[Instructions for the task]: Nothing but the pictures gets dropped; retype every entry exactly.

----- Records for this exercise -----

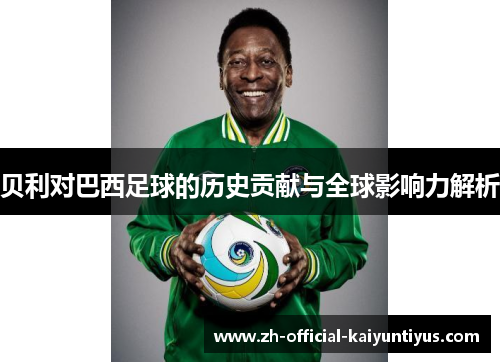 贝利对巴西足球的历史贡献与全球影响力解析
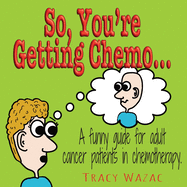 So, You're Getting Chemo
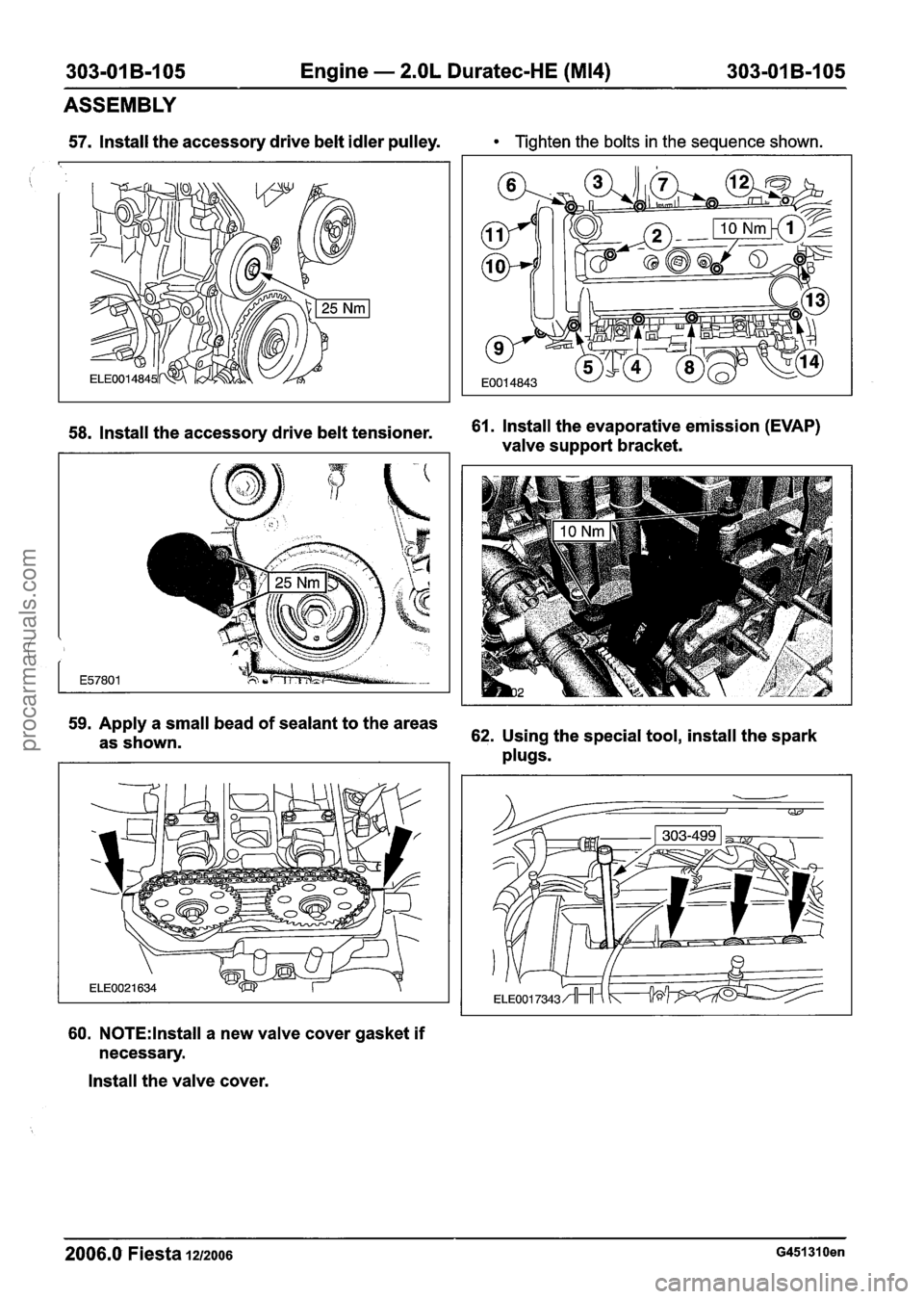FORD FIESTA 2007 Workshop Manual
303-01 B-I 05 Engine - 2.OL Duratec-HE (M14) 303-01 B-105 -- -
ASSEMBLY
57. Install the accessory drive belt idler pulley. Tighten the bolts in the sequence shown.
58. 1 nstall the accessory d FORD FIESTA 2007 Workshop Manual
303-01 B-I 05 Engine - 2.OL Duratec-HE (M14) 303-01 B-105 -- -
ASSEMBLY
57. Install the accessory drive belt idler pulley. Tighten the bolts in the sequence shown.
58. 1 nstall the accessory d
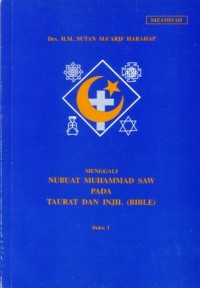 Menggali nubuat Muhammad saw pada taurat dan injil (bible): buku I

-----

[Answer]:
 贝利对巴西足球的历史贡献与全球影响力解析
 So, You're Getting Chemo
FORD FIESTA 2007 Workshop Manual
303-01 B-I 05 Engine - 2.OL Duratec-HE (M14) 303-01 B-105 -- -
ASSEMBLY
57. Install the accessory drive belt idler pulley. Tighten the bolts in the sequence shown.
58. 1 nstall the accessory d FORD FIESTA 2007 Workshop Manual
303-01 B-I 05 Engine - 2.OL Duratec-HE (M14) 303-01 B-105 -- -
ASSEMBLY
57. Install the accessory drive belt idler pulley. Tighten the bolts in the sequence shown.
58. 1 nstall the accessory d
 Menggali nubuat Muhammad saw pada taurat dan injil (bible): buku I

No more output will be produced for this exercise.